Task inputs
+--

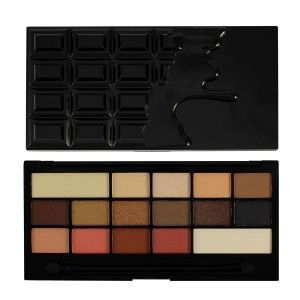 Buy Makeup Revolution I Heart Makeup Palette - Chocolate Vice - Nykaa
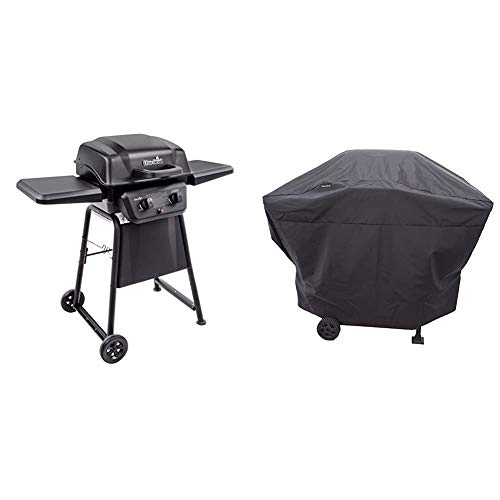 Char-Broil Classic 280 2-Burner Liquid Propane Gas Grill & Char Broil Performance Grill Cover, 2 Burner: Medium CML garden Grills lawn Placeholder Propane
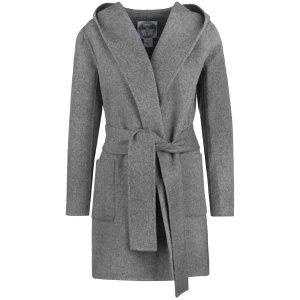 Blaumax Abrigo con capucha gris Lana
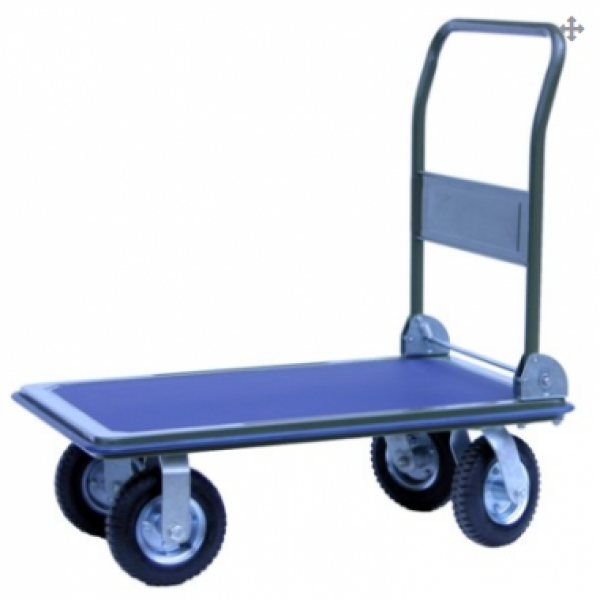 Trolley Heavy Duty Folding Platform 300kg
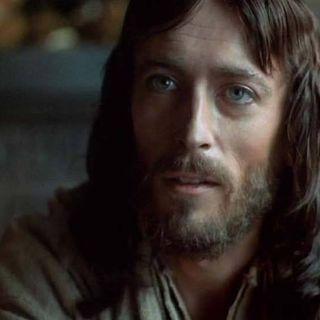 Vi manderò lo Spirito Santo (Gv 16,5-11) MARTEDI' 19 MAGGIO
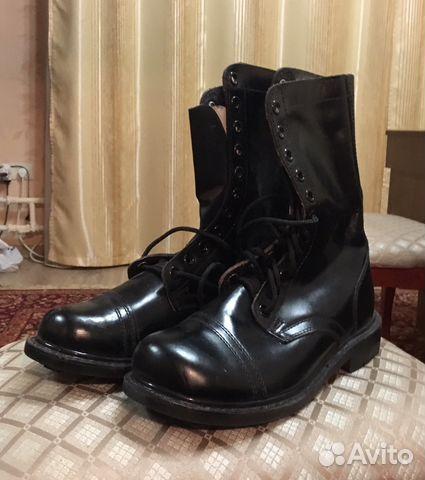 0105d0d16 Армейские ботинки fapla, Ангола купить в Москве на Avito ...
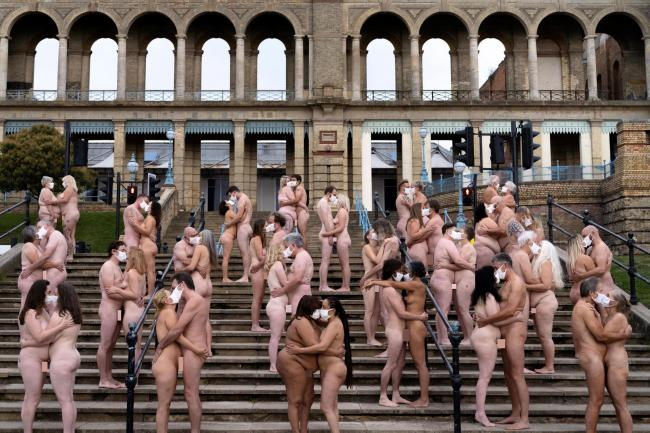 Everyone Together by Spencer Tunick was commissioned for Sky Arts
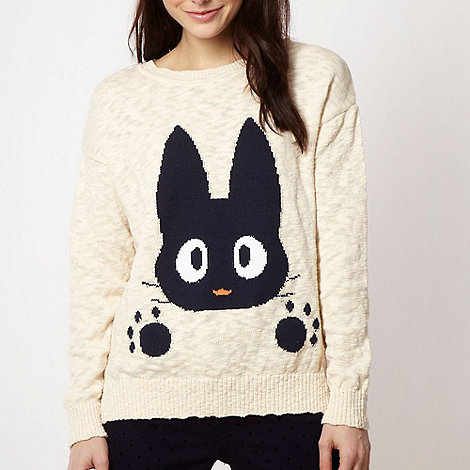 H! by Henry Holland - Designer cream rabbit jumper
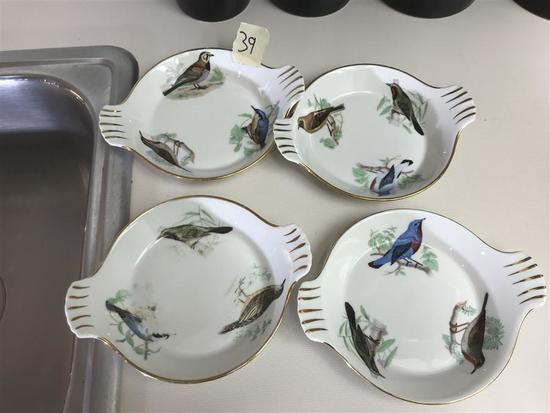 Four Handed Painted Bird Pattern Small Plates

+--

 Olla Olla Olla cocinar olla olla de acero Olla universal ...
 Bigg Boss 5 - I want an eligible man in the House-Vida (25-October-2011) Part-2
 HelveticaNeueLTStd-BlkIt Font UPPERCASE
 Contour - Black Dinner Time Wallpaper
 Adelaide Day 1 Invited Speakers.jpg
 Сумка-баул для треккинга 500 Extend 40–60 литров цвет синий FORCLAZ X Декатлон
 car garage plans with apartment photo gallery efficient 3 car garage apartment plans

+--

Taking the entries above, write out exactly the lines starting with the line containing "Bigg Boss 5" and going on through the line containing "car garage plans", both included, and nothing else.

 Bigg Boss 5 - I want an eligible man in the House-Vida (25-October-2011) Part-2
 HelveticaNeueLTStd-BlkIt Font UPPERCASE
 Contour - Black Dinner Time Wallpaper
 Adelaide Day 1 Invited Speakers.jpg
 Сумка-баул для треккинга 500 Extend 40–60 литров цвет синий FORCLAZ X Декатлон
 car garage plans with apartment photo gallery efficient 3 car garage apartment plans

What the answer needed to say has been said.